Brief =>
List every dollar amount that appears in the agreement excerpt below.

Selected passage =>

──────────

WHEREAS, Zykronix and Xybernaut entered into a Master Product and
Design Agreement dated April 12, 2001 (the "Master Agreement"), pursuant to
which Xybernaut engaged the services of Zykronix under various work orders upon
the terms and conditions contained in the Master Agreement; and
WHEREAS, Xybernaut wishes to reach an agreement on an alternative
payment plan to compensate Zykronix for balances owed to Zykronix as of February
4, 2002, as well as to provide for payment of certain Future Deliverables (as
hereinafter defined) pursuant to the Master Agreement; and
WHEREAS, Xybernaut and Zykronix have reached agreement on the terms
for the satisfaction of such balances owing to Zykronix and for the payment of
certain Future Deliverables.
NOW, THEREFORE, for good and valuable consideration, the receipt and
legal sufficiency of which is hereby acknowledged, the parties agree as follows:
1. Payment of Account through February 4, 2002: The total unpaid
balance of the account owed by Xybernaut to Zykronix, including, but not limited
to, all services, goods, expenses, and products provided by Zykronix to
Xybernaut from April 12, 2001 through and up to February 4, 2002 under the
Master Agreement, is for all purposes agreed by the parties to be $432,280.15
(the "Past Due Balance"). Zykronix hereby agrees to accept and receive as
payment in full for the entire Past Due Balance cash installment payments to be
paid by Xybernaut in accordance with the schedule provided for on Attachment A
to this Agreement. Xybernaut
understands that interest in respect to the Past Due Balance in the amount of
$5,046.01 will be paid to Zykronix pursuant to Attachment A. Zykronix
acknowledges and agrees that as of the date of this Agreement Xybernaut has
already made the first four installment payments set forth on Attachment A
totaling $235,601.35 in reduction of the Past Due Balance, thus the remaining
Past Due Balance is $201,724.81.

──────────

(Dataset records)
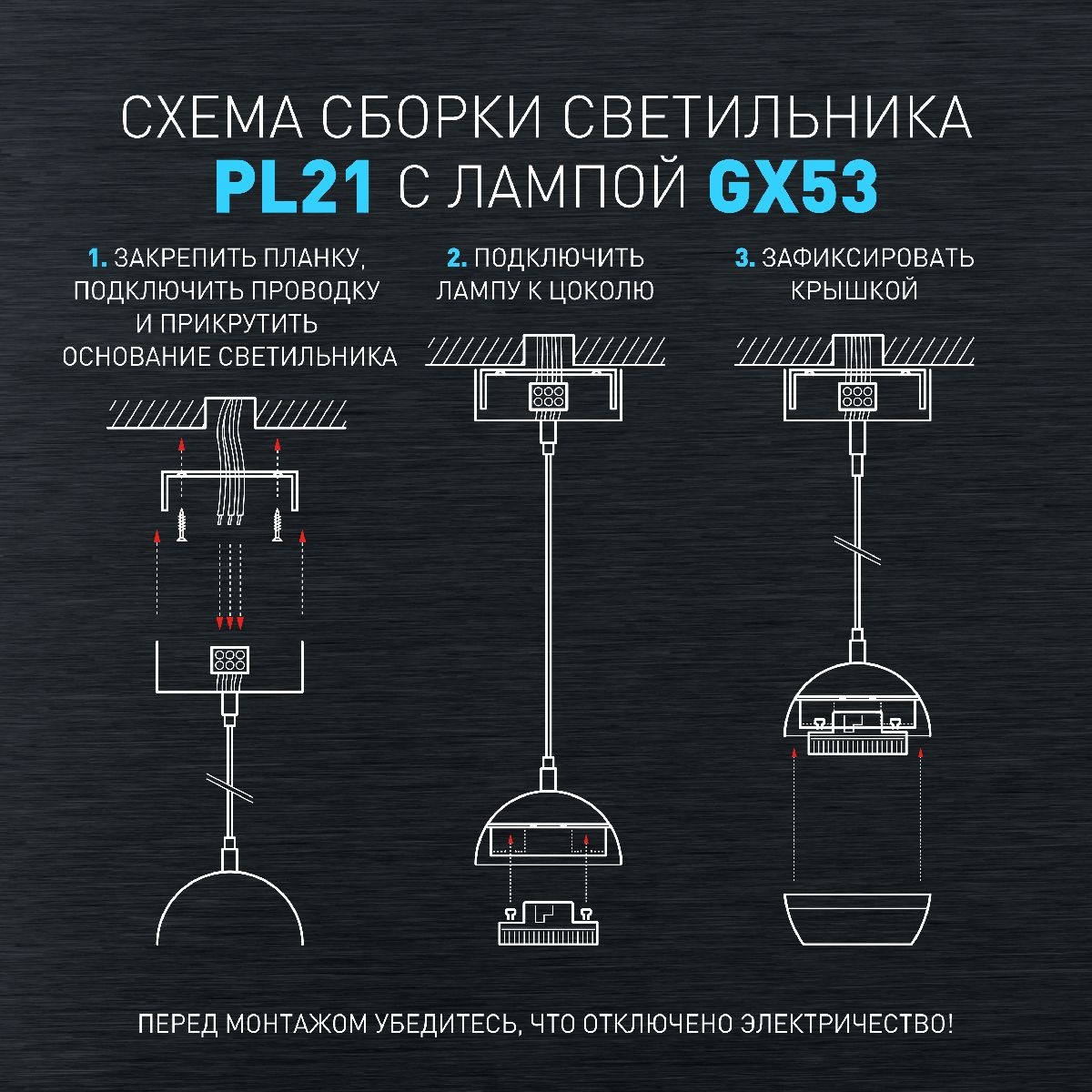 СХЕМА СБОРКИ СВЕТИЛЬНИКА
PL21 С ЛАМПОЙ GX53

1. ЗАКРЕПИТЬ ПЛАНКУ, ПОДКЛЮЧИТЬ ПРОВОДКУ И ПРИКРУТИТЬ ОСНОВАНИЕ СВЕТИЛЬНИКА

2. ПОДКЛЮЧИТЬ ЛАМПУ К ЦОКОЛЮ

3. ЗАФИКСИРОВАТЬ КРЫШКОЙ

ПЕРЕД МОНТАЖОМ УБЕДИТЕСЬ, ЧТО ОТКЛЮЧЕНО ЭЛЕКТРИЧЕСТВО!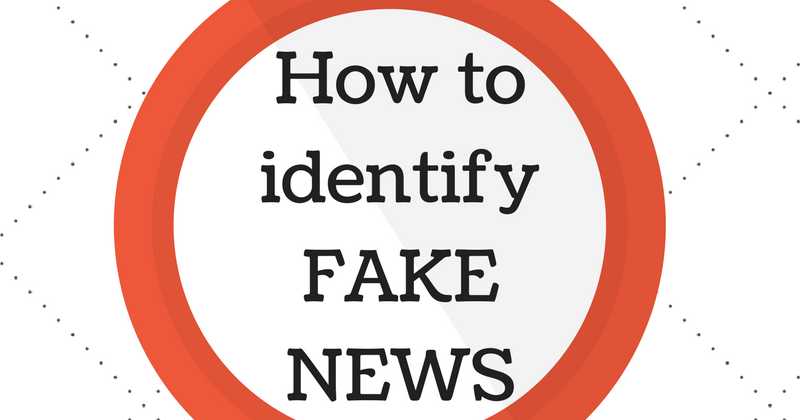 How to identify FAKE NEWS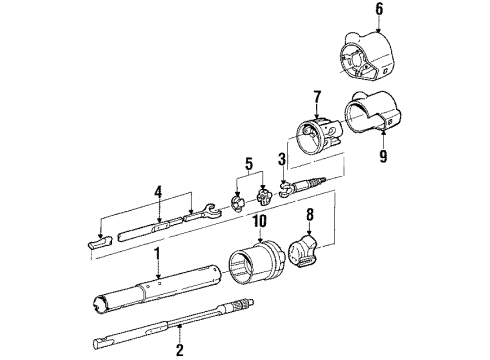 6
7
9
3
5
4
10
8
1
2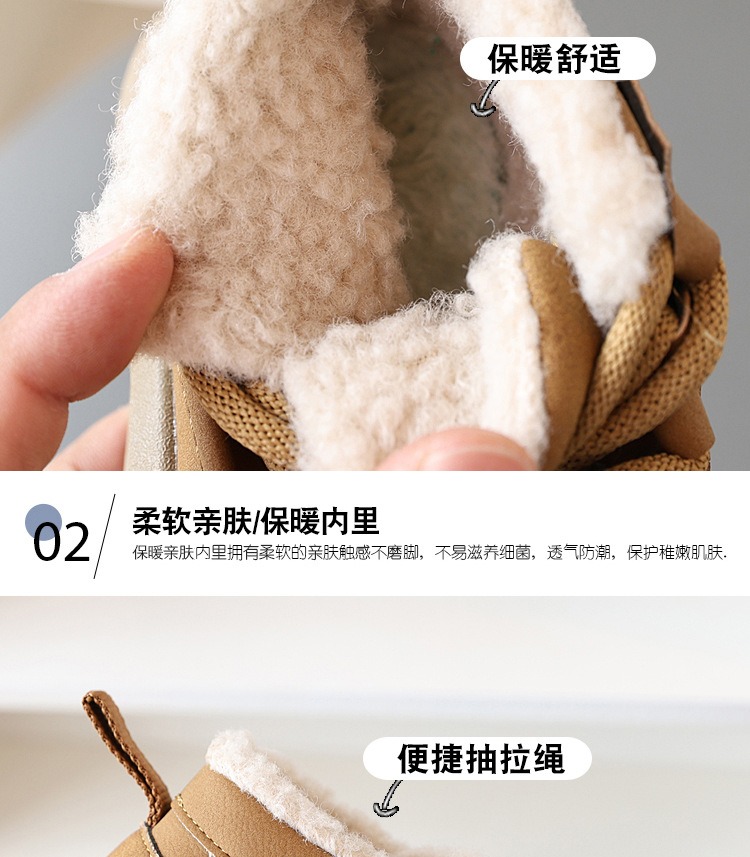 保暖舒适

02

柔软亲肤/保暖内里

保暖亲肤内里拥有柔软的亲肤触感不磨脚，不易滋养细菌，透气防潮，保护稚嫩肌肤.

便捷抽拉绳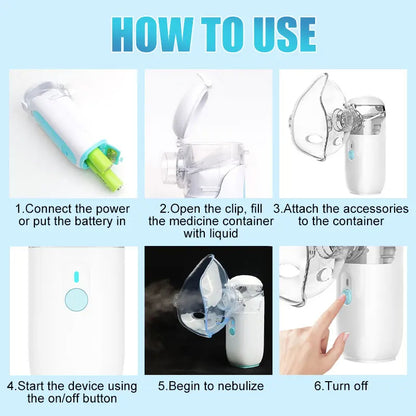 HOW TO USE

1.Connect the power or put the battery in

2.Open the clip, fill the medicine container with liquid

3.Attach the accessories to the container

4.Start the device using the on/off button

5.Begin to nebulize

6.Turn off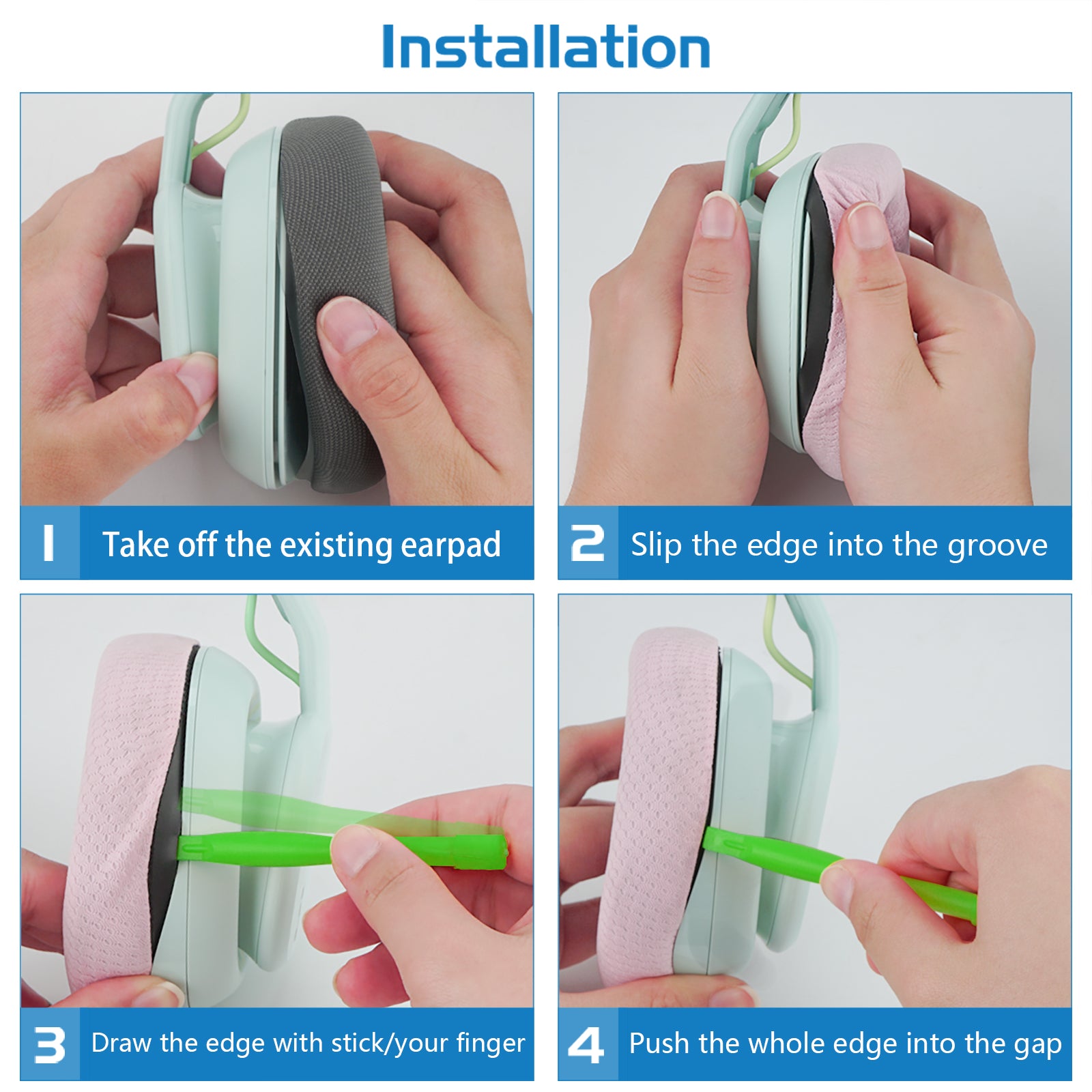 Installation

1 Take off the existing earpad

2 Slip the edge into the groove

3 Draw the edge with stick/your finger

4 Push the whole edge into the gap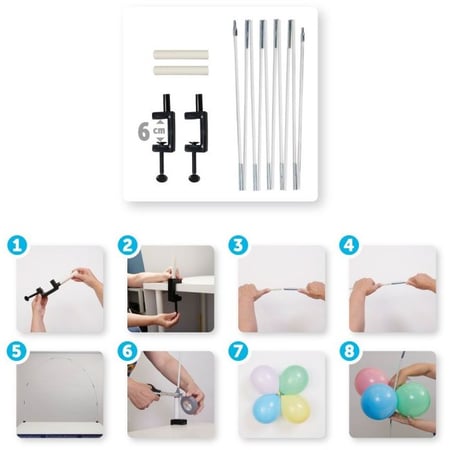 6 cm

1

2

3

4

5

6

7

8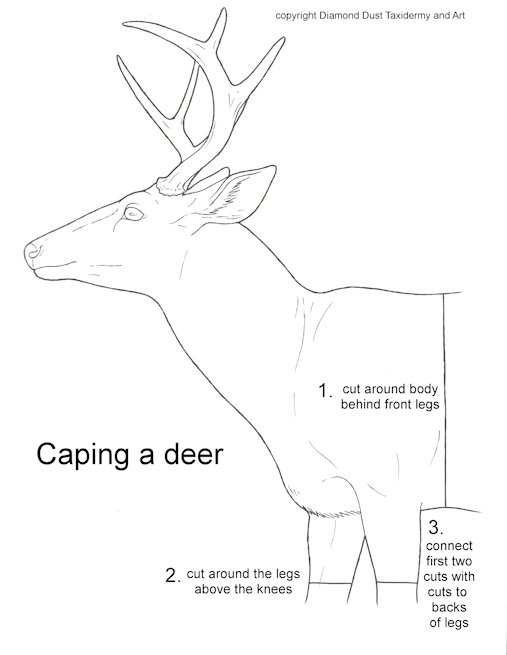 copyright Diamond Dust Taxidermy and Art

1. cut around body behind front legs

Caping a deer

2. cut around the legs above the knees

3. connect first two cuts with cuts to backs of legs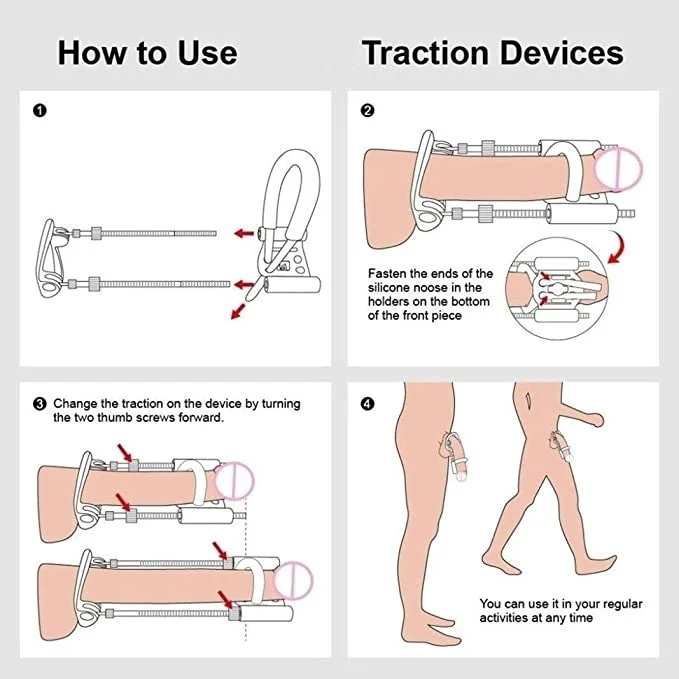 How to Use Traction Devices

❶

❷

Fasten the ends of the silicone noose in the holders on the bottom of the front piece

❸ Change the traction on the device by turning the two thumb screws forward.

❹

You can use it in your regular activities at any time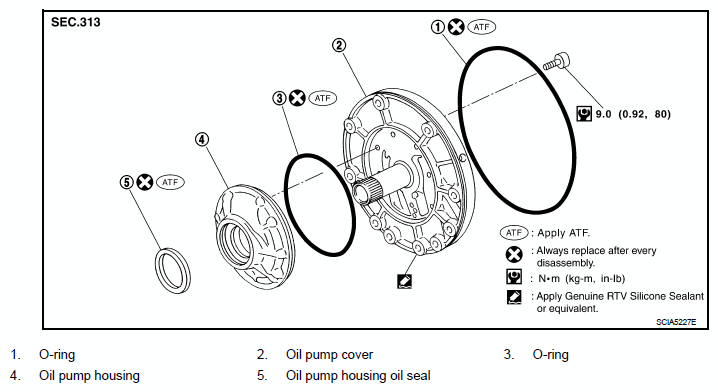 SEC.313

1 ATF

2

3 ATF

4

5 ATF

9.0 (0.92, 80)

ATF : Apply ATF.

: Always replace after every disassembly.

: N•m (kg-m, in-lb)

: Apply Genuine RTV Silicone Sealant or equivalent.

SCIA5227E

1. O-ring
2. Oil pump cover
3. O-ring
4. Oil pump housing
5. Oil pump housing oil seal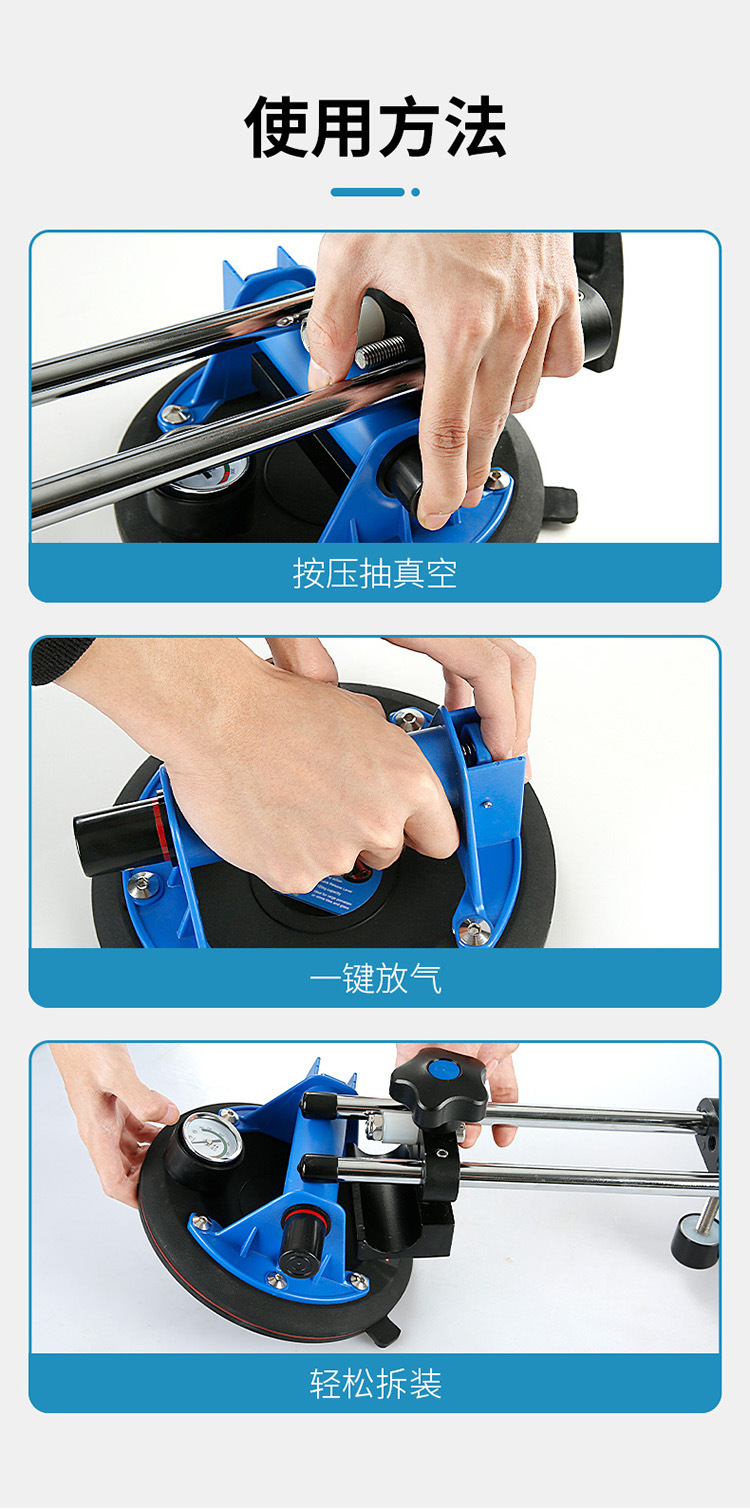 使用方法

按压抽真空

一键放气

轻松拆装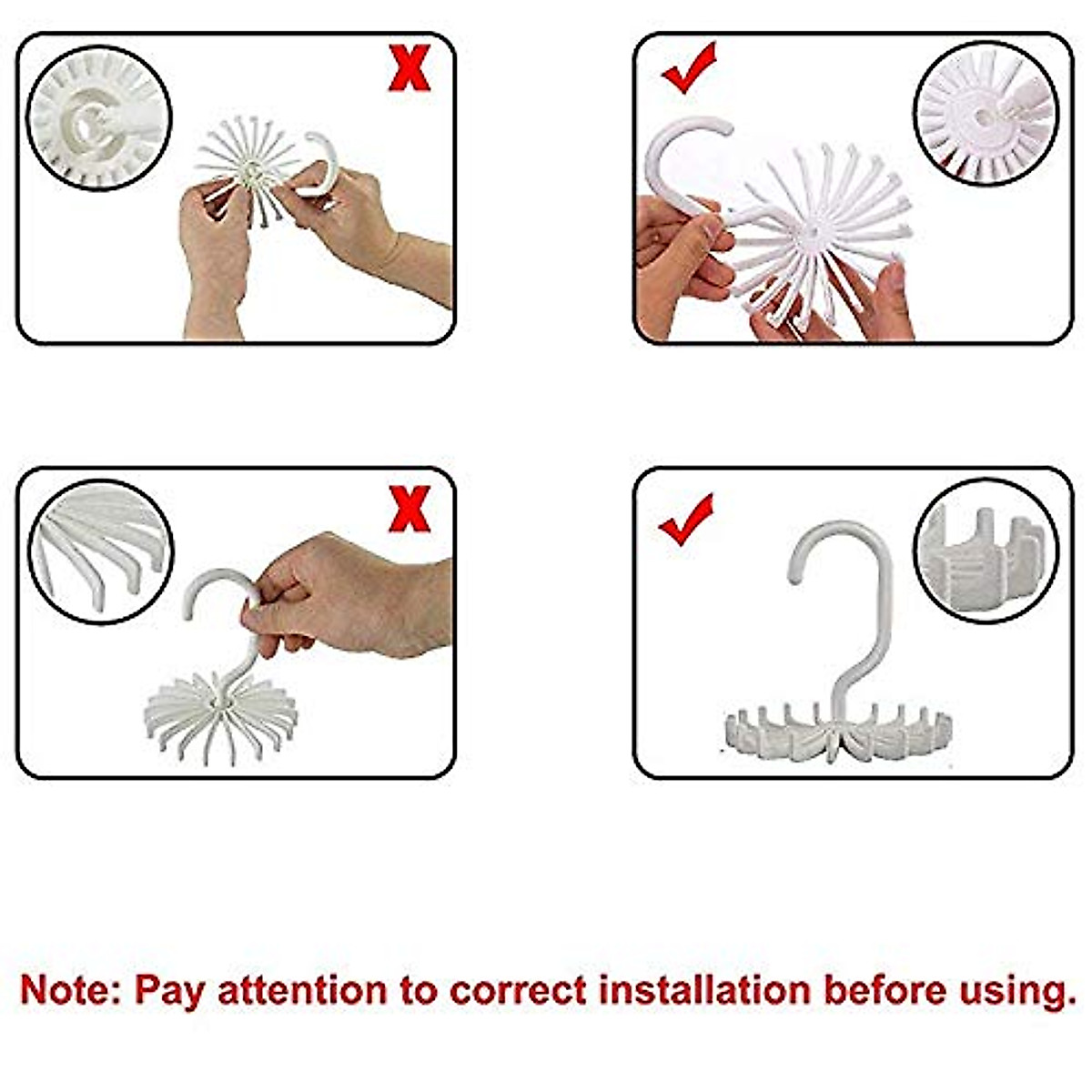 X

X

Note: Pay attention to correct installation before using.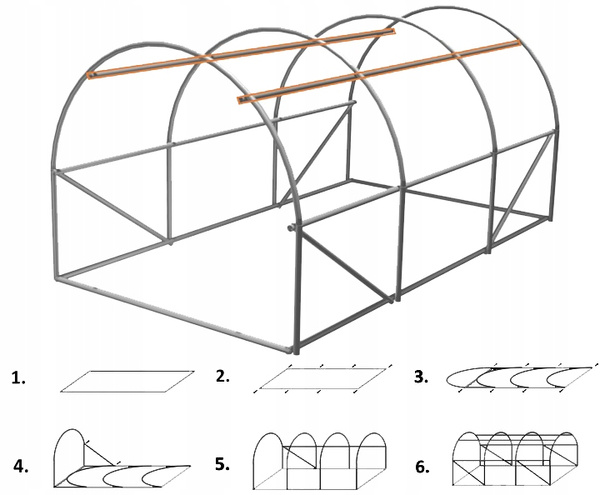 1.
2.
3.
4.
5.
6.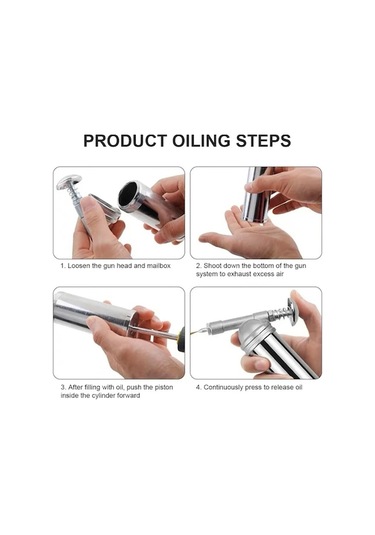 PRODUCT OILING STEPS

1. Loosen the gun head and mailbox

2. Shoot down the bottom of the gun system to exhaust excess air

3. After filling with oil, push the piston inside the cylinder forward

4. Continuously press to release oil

──────────

Answer for this exercise =>
$432,280.15
$5,046.01
$235,601.35
$201,724.81